We collect data on our students to track their performance and achievement, yet what do we know about the long term impacts of our constructs of achievement on individual students? What does this performance and achievement have to do with life beyond school walls, now and in the future?

Every year, the goal placed on teachers is to successfully get students out of their classes and on to the next grade or course. Grade 12 teachers work especially hard to make sure students finally get out of the school.

This get-it-done mindset becomes the focused goal.

Short-Term-Goal Student: Teacher, what are we doing today?

Short-Term Goal Teacher: What am I doing with these students today?

End-of-Course Student: I’m glad I’m done with that.

End-of-Course Teacher: Whew. Done. Reflect, revise, next!

It seems like we’re constantly preparing for the next test or the next assignment leading to the final exam or project.

Most teachers don’t know what happens to students before entering their class, and don’t know what happens to them after they leave their class. Most don’t know well what is going on in the class right beside them or in the other classes that their students take. Teachers have plenty enough to deal with in their own classrooms.

We claim that our teaching is also for long term outcomes (good citizens, happiness, financial security), but where is the data to feed back into the local system to tell us what we could and should be doing differently?

What is working well? What isn’t working well?

Currently, our system is satisfied with students who achieve 50% (according to our measurements) of the stated goals. How’s that working for future employment and higher learning?

We have a system where mediocrity is acceptable. We don’t have a system set up for competency or mastery. We measure for not enough, passable, and well done. Testing purports to measure knowledge often with the assumption the test is application or is at least a determination of one’s ability to apply the supposed knowledge in a future real world situation.

The complexity of learning and knowing and doing is reduced to a simple, manageable system where the learning is “visible.” Without a feedback system from the future, the myths of the merits of the way we “learn” and test continue. This shouldn’t surprise us as the current feedback from students who speak of being bored and disengaged with irrelevant content, is blamed on the defects of the students, rather than the defects of the system. No one really appreciates critical feedback.

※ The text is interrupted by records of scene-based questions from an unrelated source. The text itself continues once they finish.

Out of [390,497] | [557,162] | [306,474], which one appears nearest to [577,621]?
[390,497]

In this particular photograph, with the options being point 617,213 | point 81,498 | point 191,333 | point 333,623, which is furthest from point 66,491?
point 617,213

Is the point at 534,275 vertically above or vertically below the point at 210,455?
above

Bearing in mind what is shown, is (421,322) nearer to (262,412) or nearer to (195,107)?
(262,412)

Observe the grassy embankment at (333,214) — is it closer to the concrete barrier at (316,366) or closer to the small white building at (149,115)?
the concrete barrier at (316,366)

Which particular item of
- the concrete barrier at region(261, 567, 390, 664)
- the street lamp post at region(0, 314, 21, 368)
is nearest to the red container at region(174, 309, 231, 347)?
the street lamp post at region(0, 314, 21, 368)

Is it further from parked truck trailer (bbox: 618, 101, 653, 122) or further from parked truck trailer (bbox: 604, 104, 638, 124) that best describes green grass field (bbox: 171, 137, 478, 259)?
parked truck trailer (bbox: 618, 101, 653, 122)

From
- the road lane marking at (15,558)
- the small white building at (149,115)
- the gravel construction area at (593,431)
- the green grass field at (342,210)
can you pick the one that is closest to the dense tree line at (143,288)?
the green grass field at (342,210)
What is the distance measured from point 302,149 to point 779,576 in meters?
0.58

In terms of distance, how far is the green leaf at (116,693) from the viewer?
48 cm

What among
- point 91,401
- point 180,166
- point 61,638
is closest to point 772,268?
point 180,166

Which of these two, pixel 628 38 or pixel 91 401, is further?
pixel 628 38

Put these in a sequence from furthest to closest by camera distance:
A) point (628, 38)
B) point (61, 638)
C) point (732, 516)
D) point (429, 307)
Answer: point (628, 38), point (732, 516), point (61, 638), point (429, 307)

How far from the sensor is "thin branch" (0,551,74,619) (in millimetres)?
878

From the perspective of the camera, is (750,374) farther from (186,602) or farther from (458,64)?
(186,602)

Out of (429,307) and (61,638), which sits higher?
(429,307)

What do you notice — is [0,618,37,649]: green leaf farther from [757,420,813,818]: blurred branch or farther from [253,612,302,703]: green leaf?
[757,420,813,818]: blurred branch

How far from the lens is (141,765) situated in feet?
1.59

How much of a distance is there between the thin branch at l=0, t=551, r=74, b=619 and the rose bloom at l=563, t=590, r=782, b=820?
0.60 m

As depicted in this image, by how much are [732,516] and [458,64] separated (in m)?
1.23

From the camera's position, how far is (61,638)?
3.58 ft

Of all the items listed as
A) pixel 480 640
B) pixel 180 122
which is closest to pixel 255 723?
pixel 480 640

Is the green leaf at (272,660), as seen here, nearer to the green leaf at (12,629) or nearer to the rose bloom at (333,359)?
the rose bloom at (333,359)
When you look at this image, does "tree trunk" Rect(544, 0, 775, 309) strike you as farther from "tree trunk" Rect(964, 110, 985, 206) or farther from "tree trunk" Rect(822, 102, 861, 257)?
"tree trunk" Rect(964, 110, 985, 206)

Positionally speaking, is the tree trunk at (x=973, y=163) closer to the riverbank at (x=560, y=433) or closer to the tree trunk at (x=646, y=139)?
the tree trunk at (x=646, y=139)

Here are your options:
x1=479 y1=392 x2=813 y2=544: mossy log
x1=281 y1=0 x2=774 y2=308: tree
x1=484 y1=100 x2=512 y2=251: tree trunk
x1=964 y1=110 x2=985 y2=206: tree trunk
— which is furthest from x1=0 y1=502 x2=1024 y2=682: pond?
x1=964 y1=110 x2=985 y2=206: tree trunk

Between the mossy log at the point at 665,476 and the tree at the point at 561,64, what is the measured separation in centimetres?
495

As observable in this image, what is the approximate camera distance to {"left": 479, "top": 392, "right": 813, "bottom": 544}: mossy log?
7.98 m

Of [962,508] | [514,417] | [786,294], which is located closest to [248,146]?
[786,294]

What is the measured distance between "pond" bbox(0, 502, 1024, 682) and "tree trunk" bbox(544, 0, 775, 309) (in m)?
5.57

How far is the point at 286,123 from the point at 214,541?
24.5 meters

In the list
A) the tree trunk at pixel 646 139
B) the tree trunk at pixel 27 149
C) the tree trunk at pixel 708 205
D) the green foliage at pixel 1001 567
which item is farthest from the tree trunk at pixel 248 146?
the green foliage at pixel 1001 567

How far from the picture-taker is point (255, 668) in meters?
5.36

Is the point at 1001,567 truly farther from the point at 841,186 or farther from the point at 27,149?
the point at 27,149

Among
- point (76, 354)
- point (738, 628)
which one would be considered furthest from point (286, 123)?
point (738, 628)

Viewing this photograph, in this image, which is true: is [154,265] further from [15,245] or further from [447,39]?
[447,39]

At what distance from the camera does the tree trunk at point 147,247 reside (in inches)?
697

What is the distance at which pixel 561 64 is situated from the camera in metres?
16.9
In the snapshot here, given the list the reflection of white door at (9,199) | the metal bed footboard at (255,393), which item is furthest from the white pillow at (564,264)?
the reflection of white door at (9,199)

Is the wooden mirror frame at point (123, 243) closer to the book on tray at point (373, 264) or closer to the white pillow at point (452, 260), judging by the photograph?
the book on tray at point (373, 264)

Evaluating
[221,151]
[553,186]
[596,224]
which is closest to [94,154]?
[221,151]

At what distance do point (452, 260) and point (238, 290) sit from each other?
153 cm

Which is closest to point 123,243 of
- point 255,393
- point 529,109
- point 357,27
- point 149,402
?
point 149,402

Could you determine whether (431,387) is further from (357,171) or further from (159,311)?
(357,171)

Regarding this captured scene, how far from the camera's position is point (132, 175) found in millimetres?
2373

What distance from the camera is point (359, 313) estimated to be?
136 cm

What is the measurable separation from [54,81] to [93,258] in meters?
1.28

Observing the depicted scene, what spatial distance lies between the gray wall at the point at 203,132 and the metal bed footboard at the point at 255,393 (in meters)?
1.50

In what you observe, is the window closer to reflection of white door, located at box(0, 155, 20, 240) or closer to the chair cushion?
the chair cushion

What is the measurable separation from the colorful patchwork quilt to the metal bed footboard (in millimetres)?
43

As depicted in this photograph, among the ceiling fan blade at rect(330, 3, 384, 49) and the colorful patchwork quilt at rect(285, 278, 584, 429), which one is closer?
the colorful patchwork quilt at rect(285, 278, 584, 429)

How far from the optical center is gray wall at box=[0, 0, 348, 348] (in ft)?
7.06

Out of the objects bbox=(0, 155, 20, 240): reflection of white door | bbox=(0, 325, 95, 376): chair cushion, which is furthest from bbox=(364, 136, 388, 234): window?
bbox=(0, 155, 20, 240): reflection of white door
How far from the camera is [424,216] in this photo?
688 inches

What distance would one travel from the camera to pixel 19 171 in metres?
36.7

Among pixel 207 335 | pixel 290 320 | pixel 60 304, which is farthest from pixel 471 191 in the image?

If we are serious about the more global goals of students becoming responsible, participatory citizens, entrepreneurs, employees, loving parents and more, then the smaller daily goals need to fit into that.

As a teacher with 28 rambunctious grade 9 students, I know I want a controlled space. The difference is, I want the students to control the space, to control the learning, to control the reflection and assessment. I want them setting learning goals now as a habit for life.

We need to be done with the false school construct of what it means to learn.

What I want to get done, is to care for students and encourage them to care, to get them back to a place of curiosity where “done with that course” is replaced with “I wonder why, if, how come, what…?

It doesn’t make much sense to talk about the ultimate life goals we want for our students later, if we’re not learning to live them right now. Let’s get this done.